**Exercise requirements**
Reproduce the text on concept learners for few-shot learning word for word, starting at "Concept Learners for" and stopping after "compared to baselines.".

----- Text passage

Concept Learners for Few-Shot Learning
This addresses the problem of improving generalization in machine learning for tasks like image classification and document categorization, though it is incremental by building on existing meta-learning methods.
The authors tackled the challenge of few-shot learning by proposing COMET, a meta-learning method that learns human-interpretable concept dimensions, achieving 6-15% relative improvement on 1-shot tasks compared to baselines.
Developing algorithms that are able to generalize to a novel task given only a few labeled examples represents a fundamental challenge in closing the gap between machine- and human-level performance. The core of human cognition lies in the structured, reusable concepts that help us to rapidly adapt to new tasks and provide reasoning behind our decisions. However, existing meta-learning methods learn complex representations across prior labeled tasks without imposing any structure on the learned representations. Here we propose COMET, a meta-learning method that improves generalization ability by learning to learn along human-interpretable concept dimensions. Instead of learning a joint unstructured metric space, COMET learns mappings of high-level concepts into semi-structured metric spaces, and effectively combines the outputs of independent concept learners. We evaluate our model on few-shot tasks from diverse domains, including fine-grained image classification, document categorization and cell type annotation on a novel dataset from a biological domain developed in our work. COMET significantly outperforms strong meta-learning baselines, achieving 6-15% relative improvement on the most challenging 1-shot learning tasks, while unlike existing methods providing interpretations behind the model's predictions.

----------
----- Information shown

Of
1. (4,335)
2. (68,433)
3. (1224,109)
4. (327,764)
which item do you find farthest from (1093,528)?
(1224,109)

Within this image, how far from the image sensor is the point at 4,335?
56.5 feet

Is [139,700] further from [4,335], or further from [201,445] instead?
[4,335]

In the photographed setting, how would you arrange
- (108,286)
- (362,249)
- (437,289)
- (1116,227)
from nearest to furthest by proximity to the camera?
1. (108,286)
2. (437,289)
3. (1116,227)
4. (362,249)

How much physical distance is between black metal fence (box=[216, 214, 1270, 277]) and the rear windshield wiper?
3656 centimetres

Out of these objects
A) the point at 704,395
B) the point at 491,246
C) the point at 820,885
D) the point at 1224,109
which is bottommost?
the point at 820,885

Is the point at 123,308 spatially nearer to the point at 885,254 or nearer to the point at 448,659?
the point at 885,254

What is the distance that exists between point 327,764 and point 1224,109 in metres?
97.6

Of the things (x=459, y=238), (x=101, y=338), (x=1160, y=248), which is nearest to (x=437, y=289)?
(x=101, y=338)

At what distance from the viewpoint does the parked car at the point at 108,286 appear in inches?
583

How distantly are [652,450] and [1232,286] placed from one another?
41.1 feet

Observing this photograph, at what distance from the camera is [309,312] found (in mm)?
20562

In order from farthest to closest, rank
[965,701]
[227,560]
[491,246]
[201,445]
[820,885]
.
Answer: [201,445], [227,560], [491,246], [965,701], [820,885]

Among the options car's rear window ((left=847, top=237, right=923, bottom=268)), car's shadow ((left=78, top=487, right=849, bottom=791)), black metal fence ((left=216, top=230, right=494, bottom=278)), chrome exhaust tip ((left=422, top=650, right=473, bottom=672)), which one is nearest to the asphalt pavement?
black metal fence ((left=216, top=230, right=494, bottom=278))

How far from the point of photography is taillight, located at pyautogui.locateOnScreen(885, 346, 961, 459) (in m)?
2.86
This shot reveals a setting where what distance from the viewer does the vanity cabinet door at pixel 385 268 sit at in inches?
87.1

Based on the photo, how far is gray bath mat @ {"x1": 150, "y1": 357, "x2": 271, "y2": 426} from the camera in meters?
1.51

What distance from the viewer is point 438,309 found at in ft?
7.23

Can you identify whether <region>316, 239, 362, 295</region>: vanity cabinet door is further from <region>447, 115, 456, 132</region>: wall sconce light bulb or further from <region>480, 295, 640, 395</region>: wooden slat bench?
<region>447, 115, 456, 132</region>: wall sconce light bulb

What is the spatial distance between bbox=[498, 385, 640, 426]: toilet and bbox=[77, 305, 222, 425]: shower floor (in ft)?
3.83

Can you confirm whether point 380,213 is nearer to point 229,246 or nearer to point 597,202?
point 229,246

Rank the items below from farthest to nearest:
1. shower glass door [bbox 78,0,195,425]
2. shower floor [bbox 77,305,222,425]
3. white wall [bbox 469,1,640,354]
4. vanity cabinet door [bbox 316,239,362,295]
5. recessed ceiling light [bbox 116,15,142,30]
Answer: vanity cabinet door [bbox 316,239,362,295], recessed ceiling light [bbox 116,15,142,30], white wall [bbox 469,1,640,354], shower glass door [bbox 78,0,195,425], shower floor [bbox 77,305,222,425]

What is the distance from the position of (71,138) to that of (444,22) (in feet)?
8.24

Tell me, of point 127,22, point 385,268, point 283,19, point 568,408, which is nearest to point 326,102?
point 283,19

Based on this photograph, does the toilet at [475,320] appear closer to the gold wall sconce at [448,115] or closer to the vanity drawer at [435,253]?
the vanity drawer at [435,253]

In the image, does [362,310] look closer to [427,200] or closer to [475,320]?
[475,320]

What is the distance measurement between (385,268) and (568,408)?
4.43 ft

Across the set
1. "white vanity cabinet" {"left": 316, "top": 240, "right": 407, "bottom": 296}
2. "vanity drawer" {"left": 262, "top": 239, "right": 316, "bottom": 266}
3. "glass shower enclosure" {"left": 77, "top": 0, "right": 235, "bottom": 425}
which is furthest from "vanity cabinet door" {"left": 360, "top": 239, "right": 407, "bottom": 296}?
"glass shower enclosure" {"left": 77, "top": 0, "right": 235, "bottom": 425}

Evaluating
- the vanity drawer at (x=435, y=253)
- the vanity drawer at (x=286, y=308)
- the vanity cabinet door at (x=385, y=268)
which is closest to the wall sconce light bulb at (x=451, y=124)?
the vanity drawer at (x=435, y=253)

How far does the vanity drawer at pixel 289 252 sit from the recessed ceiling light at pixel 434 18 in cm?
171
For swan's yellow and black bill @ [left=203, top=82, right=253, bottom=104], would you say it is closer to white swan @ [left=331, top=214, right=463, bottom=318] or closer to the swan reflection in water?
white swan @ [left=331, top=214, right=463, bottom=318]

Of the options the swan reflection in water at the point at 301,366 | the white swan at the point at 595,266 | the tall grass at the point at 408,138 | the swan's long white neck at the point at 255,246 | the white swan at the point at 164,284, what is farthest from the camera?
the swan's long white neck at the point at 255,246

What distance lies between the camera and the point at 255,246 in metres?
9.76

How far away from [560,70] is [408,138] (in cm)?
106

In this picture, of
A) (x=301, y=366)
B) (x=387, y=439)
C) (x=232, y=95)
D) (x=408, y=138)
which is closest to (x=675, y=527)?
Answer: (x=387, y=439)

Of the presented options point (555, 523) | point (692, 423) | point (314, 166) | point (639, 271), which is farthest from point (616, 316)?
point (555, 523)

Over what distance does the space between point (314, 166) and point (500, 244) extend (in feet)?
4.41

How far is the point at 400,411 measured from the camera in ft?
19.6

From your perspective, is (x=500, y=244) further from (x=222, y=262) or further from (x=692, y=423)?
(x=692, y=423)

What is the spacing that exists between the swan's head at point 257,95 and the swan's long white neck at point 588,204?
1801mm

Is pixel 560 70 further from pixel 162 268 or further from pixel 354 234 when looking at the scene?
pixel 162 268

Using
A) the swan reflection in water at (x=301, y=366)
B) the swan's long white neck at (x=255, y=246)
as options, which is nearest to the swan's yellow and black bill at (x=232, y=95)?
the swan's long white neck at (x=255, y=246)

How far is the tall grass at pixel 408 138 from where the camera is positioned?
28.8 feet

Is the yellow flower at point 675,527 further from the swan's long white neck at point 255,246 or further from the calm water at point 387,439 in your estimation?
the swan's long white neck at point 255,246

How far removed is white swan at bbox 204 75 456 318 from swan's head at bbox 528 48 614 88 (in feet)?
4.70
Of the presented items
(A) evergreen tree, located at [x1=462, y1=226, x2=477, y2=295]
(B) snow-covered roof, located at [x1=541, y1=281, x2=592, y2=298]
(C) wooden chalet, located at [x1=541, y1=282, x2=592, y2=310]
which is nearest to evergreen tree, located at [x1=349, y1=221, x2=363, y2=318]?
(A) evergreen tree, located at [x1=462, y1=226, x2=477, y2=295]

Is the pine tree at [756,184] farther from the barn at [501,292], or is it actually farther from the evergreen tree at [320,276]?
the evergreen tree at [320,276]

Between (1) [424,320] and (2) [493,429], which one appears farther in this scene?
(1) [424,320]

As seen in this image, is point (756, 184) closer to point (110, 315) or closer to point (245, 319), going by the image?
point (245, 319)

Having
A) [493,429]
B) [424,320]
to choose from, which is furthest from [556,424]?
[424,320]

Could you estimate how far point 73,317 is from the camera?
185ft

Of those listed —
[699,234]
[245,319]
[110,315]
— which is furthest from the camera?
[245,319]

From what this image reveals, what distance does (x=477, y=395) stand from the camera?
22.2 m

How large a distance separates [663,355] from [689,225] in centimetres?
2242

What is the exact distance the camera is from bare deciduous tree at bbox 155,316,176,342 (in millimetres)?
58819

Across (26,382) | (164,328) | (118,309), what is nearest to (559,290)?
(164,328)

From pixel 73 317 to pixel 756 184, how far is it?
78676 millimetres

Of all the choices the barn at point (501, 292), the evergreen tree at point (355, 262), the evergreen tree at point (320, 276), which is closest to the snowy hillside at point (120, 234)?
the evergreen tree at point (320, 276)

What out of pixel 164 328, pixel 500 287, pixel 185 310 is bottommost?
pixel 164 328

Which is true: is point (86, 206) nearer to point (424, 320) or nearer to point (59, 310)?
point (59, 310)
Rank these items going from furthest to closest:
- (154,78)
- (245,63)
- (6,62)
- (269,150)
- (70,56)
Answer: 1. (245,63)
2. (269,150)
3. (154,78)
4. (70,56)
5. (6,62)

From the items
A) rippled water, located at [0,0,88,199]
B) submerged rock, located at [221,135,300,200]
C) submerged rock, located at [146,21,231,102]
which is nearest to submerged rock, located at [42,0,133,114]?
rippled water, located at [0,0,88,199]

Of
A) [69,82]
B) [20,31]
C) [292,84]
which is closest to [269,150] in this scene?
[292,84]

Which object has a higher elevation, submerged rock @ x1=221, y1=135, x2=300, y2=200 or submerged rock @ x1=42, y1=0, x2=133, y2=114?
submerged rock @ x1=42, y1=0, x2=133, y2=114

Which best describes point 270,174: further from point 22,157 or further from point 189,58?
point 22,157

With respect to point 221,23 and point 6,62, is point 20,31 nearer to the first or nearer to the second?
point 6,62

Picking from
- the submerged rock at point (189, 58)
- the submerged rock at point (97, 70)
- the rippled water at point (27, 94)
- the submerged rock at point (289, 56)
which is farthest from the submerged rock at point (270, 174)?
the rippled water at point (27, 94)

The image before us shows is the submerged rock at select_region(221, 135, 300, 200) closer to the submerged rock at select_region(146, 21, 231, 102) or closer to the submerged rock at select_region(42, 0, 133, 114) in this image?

----------

**Answer to this exercise**
Concept Learners for Few-Shot Learning
This addresses the problem of improving generalization in machine learning for tasks like image classification and document categorization, though it is incremental by building on existing meta-learning methods.
The authors tackled the challenge of few-shot learning by proposing COMET, a meta-learning method that learns human-interpretable concept dimensions, achieving 6-15% relative improvement on 1-shot tasks compared to baselines.